The judge, Danford knew, was one who held no emotional investment whatsoever in his cases. This quality was, quite possibly, the biggest reason for keeping him on the bench, as many people believed that judges’ decisions should be based solely on logic and not at all on feeling or instinct--as if people’s lives were a mathematical equation that had one correct answer based on all the variables involved.

Judge Whittaker took this position to the extreme, as proven by his demeanor during the West hearing. The man’s boredom was obvious to anyone who looked at him. Danford, ever observant, made note of all thirty-two times Whittaker looked at his watch or the clock; his twenty-three yawns; the twelve times he picked up his pencil and began tapping it on the desktop.

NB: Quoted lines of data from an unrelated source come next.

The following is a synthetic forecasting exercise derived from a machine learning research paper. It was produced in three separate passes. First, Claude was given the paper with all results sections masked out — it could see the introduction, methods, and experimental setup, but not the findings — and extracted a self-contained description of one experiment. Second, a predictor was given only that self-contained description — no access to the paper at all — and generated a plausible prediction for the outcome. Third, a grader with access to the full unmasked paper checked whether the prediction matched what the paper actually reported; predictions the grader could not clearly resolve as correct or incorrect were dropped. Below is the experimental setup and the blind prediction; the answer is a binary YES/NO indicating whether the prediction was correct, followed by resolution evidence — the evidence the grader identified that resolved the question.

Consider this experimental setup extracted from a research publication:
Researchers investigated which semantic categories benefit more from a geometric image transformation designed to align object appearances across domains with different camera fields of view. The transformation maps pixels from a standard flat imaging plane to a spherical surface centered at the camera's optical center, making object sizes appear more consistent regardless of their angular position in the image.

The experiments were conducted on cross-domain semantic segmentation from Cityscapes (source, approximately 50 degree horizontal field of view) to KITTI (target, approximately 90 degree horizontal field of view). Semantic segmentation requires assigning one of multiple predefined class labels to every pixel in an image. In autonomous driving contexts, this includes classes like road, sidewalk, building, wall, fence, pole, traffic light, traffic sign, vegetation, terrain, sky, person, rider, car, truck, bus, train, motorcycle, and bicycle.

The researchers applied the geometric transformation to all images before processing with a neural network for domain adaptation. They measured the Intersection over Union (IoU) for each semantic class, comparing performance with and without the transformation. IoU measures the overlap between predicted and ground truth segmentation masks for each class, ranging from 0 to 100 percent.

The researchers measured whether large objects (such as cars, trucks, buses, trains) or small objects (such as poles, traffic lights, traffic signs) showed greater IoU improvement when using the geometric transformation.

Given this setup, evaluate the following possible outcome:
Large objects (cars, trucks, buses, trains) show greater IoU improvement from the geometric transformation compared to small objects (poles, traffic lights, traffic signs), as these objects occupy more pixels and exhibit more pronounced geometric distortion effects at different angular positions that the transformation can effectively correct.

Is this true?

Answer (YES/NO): YES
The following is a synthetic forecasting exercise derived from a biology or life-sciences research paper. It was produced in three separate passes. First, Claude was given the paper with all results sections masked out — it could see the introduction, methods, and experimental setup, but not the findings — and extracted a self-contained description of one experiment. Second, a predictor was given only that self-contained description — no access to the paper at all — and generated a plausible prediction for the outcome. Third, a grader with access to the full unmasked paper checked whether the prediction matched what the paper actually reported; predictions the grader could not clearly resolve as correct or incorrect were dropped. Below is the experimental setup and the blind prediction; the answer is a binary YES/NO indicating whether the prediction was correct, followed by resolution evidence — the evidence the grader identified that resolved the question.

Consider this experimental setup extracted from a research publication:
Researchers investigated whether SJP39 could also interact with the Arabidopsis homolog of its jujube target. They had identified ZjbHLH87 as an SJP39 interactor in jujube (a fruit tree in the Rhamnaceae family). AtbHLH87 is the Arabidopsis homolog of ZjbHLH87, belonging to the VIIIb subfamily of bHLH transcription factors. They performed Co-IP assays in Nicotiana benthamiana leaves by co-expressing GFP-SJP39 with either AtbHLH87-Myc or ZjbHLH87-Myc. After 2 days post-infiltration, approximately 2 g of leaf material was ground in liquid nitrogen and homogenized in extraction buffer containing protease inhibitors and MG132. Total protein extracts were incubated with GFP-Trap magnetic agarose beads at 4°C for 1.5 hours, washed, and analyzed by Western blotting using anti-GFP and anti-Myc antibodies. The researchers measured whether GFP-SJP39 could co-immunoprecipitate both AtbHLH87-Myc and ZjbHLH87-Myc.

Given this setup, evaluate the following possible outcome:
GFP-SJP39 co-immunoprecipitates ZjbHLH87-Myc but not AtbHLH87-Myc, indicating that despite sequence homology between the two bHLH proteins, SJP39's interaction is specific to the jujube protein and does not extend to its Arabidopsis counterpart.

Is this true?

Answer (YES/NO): NO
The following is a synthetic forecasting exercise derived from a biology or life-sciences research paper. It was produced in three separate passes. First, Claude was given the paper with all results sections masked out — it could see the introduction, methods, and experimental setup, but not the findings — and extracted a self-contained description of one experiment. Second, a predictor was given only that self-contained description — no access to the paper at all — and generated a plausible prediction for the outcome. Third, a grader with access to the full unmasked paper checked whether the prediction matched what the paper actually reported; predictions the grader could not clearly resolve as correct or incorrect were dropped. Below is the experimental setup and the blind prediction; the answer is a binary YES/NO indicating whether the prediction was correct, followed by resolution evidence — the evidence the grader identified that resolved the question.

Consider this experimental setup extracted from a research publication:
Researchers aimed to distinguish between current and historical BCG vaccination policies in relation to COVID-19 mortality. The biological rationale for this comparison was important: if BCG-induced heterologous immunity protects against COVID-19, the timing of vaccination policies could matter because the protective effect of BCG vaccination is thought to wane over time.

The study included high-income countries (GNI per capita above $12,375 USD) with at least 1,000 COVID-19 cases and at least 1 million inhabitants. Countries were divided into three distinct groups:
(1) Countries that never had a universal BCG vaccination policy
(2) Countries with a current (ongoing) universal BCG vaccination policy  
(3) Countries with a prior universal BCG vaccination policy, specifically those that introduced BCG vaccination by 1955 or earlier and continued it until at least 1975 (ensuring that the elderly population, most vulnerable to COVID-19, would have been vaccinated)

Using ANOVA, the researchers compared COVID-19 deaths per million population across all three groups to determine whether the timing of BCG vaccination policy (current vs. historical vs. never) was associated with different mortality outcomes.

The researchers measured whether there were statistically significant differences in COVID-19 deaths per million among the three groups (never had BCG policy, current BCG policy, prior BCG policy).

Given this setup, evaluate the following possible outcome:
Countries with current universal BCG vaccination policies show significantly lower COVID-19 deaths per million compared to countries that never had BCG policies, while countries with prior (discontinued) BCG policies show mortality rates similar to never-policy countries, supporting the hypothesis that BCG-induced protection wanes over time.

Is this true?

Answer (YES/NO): NO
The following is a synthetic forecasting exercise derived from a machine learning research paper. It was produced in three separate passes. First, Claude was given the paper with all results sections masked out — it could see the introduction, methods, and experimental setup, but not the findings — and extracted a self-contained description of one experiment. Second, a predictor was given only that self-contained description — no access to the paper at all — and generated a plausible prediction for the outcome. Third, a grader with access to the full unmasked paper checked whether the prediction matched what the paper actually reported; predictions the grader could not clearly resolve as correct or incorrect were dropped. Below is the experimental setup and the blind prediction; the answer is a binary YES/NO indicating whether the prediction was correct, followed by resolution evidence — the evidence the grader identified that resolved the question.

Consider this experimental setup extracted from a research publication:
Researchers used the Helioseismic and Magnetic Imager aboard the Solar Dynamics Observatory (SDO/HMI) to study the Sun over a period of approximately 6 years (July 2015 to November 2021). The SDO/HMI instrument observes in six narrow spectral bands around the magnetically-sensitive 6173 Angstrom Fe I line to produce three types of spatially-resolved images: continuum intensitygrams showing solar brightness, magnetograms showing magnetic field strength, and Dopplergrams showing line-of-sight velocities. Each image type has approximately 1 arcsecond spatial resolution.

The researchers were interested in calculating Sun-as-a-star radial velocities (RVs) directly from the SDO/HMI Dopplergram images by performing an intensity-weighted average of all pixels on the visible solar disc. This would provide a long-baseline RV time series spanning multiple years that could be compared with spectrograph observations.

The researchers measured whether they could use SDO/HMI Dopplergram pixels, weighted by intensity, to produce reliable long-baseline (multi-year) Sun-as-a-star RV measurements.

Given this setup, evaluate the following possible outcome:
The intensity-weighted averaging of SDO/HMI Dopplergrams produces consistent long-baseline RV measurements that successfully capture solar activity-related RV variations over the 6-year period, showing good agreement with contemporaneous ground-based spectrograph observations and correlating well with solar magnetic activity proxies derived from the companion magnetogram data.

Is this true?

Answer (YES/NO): NO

To Judge Whittaker, there was, indeed, only one correct answer to this case--and that answer was whatever ended the hearing the quickest. Awarding custody to Andrew West would prevent another hearing for another guardian, giving the judge one less case to deal with. He had no interest in the two young people whose lives he had just changed.


~


As Katherine West sat in the court room, she did not hear anything that was being said by those who would decide her fate. She focused instead on wrapping her arms around herself, clenching her hands into fists so tight that she could feel her fingernails stabbing her palms, and trying to ignore the feather-light touches of her brother’s hand on her skin.

She knew that they would send her to live with Andrew. How could they not? As far as anyone else was concerned, Andrew was the perfect older brother. He had a degree and a job, and he would be able to provide for her, at least for the next eight years. As long as there was no obvious reason why she could not safely live with him, of course they would give him custody. Besides that, there was nobody else to take her.

Knowing what was inevitable did not make Katherine feel any better about the whole situation: her parents were dead, and she was about to be moved from her home to live with her brother, whose touch made her sick to her stomach as her mind tried and failed to suppress memories from the last time he had trailed his fingers along the skin of her neck like this.

"Come on, Katie," she remembered Andrew whispering as he caressed her neck. "You’re a big girl now. It’s time to start doing big-girl things. But don’t tell Mama and Daddy, yeah? They want to pretend you’re still a little girl. They don’t want you to be a grown-up."

She had just turned nine years old, and she wanted no part in the "big-girl things" once she found out what they were. But she had been visiting her big brother at college, and he had been adamant that she act like a grown-up. Mama had said to be sure to do everything Andrew told her to do. She really had no way to say no.

Katherine did everything Andrew said, so that when her mother asked, "Did you listen to your brother?" she was able to answer, "Yes, Mama" before running up to her bedroom, locking the door, and letting her tears fall from her eyes.

Her parents never knew and so, of course, no police officers, social workers, or doctors had any reason to stand up at the hearing and declare Andrew West to be an unfit guardian. With the judge’s decision made, Katherine walked out of the building behind her brother, resigned and dreading the life ahead of her.